• **Records for processing**:
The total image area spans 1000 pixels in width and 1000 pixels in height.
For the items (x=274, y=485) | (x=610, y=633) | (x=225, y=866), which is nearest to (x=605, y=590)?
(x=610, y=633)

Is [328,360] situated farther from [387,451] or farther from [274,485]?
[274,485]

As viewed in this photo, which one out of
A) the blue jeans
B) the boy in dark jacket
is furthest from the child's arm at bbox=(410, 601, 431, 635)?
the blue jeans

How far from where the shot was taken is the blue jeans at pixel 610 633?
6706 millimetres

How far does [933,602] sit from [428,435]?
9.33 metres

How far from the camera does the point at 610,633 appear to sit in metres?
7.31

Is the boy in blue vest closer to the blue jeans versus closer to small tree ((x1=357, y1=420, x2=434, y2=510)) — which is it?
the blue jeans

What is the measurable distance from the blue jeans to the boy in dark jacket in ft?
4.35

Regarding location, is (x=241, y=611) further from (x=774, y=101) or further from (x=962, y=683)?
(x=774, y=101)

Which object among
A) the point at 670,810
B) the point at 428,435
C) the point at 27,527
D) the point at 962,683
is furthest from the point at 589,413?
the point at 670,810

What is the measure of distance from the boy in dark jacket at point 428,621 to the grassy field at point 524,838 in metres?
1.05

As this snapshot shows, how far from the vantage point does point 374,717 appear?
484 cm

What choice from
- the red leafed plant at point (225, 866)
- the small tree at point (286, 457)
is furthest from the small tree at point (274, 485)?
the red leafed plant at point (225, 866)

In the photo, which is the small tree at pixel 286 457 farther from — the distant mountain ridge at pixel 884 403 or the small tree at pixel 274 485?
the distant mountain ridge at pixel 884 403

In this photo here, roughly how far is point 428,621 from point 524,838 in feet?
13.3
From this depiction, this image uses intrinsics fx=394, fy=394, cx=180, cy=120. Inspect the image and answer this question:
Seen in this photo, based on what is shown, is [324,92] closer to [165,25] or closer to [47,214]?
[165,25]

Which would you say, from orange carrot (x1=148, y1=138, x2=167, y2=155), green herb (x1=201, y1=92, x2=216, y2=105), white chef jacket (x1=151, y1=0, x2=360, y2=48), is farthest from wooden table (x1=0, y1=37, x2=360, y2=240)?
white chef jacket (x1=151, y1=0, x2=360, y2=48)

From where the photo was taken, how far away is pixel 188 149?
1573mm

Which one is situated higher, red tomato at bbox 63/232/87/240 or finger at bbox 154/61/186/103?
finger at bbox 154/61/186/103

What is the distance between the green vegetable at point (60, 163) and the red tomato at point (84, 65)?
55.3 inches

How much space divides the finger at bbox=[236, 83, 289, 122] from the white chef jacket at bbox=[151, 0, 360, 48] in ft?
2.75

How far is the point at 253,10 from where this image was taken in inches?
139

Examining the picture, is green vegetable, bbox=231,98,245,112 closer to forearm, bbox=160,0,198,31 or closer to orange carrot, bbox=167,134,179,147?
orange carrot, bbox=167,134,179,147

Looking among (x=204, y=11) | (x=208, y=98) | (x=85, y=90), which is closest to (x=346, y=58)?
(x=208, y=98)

• **Direction**:
Reproduce precisely the span of lines that begins at the line containing "In the photo, which" and ends with the last line of the listing.

• **The reply**:
In the photo, which is the small tree at pixel 286 457 farther from — the distant mountain ridge at pixel 884 403 or the small tree at pixel 274 485?
the distant mountain ridge at pixel 884 403

In this photo here, roughly how far is point 428,621 from point 524,838 in feet?
13.3
From this depiction, this image uses intrinsics fx=394, fy=394, cx=180, cy=120. Inspect the image and answer this question:
Seen in this photo, based on what is shown, is [324,92] closer to [165,25] or closer to [47,214]?
[165,25]

Which would you say, from orange carrot (x1=148, y1=138, x2=167, y2=155), green herb (x1=201, y1=92, x2=216, y2=105), white chef jacket (x1=151, y1=0, x2=360, y2=48), is farthest from wooden table (x1=0, y1=37, x2=360, y2=240)?
white chef jacket (x1=151, y1=0, x2=360, y2=48)

From where the photo was taken, how far away is pixel 188 149?
1573mm

Which one is situated higher, red tomato at bbox 63/232/87/240 or finger at bbox 154/61/186/103?
finger at bbox 154/61/186/103

What is the distance between the green vegetable at point (60, 163) and the red tomato at point (84, 65)?
55.3 inches

How much space divides the finger at bbox=[236, 83, 289, 122] from the white chef jacket at bbox=[151, 0, 360, 48] in ft?
2.75

How far is the point at 253,10 from where this image was taken in inches?
139

Examining the picture, is green vegetable, bbox=231,98,245,112 closer to forearm, bbox=160,0,198,31 or closer to orange carrot, bbox=167,134,179,147?
orange carrot, bbox=167,134,179,147

Looking among (x=204, y=11) | (x=208, y=98) | (x=85, y=90), which is closest to (x=346, y=58)?
(x=208, y=98)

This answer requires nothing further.